Results from other functions
#tidyverse
y<-mydf %>% unnest(data)
Error: Column `V3` can't be converted from integer to factor
In addition: Warning messages:
1: In bind_rows_(x, .id) : Unequal factor levels: coercing to character
y<-mydf %>%
+ unnest(data) %>%
+ group_by(files) %>%
+ mutate(
+ data = flatten_chr(data),
+ data_colname = str_c("data_", row_number())

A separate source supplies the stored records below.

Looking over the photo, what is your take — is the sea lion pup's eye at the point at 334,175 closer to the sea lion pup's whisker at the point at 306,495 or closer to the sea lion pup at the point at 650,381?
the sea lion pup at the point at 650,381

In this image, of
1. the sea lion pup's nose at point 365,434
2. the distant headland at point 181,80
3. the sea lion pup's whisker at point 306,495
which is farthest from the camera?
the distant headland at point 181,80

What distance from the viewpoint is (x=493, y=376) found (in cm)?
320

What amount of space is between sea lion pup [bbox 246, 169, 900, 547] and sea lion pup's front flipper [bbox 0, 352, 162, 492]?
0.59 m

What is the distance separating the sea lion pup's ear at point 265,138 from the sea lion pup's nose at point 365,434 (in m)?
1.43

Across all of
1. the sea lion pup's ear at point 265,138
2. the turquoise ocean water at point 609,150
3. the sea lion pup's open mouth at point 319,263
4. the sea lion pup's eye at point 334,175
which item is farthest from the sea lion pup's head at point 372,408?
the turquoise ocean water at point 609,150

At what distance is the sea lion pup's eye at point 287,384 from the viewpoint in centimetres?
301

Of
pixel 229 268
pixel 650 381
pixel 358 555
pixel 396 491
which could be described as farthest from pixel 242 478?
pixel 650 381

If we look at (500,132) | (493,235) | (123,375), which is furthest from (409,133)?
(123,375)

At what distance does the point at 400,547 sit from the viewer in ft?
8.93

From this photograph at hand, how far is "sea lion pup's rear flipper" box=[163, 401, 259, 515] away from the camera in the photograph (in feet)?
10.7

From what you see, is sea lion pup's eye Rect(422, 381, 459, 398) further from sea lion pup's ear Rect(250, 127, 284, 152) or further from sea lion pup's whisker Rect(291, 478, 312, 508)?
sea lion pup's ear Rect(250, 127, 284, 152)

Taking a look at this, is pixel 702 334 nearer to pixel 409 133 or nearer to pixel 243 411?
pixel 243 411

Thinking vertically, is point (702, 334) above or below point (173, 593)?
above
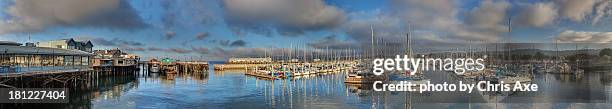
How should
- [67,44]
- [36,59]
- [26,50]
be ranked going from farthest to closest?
1. [67,44]
2. [36,59]
3. [26,50]

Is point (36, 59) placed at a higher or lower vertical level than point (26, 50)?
lower

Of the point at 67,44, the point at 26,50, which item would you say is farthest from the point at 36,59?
the point at 67,44

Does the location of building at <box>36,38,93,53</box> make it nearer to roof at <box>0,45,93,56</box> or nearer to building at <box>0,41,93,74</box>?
building at <box>0,41,93,74</box>

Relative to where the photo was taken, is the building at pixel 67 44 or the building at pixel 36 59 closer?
the building at pixel 36 59

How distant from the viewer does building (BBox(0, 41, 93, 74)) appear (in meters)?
34.1

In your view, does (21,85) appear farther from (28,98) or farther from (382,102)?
(382,102)

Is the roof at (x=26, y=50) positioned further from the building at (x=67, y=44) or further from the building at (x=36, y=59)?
the building at (x=67, y=44)

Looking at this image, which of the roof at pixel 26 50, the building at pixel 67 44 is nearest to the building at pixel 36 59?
the roof at pixel 26 50

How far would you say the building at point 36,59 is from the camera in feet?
112

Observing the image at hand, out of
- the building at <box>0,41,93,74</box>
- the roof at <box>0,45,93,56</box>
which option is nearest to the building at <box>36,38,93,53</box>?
the building at <box>0,41,93,74</box>

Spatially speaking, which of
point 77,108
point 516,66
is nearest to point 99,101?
point 77,108

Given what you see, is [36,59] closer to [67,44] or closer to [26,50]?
[26,50]

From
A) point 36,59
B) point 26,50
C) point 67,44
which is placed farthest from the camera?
point 67,44

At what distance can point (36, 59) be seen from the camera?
41.2 meters
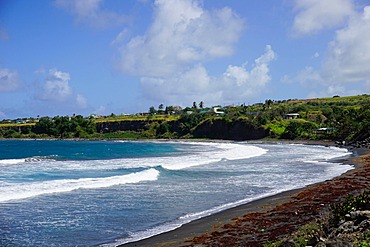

+ ) %>% # or just as.character
+ spread(data_colname, data)
Error: Column `V3` can't be converted from integer to factor
In addition: Warning messages:
1: In bind_rows_(x, .id) : Unequal factor levels: coercing to character
Adding utilized function to pull .xlsx and all sheets in - as seen in this example:
library(tidyverse)
library(readxl)
dir_path1 <- "~/File1/Data/Qtr1"
dir_path2 <- "~/File1/Data/Qtr2"
dir_path3 <- "~/File1/Data/Qtr3"
dir_path4 <- "~/File1/Data/Qtr4"
re_file <- ".xlsx"
read_sheets <- function(dir_path1, file){
xlsx_file <- paste0(dir_path1, file)
xlsx_file %>%
excel_sheets() %>%
set_names() %>%
map_df(read_excel, path = xlsx_file, .id = 'sheet_name') %>%
mutate(file_name = file) %>%
select(file_name, sheet_name, everything())
}
df <- list.files(dir_path, re_file) %>%
map_df(~ read_sheets(dir_path, .))
Returns:
# A tibble: 15 x 5
file_name sheet_name col1
<chr> <chr> <dbl>
1 Q1_File1.xlsx Sheet1 1
2 Q1_File1.xlsx Sheet2 1
3 Q1_File2.xlsx Sheet1 1
...
However, unlike the sample data (as shown in the link), the data returned (col1) is a list of data frames.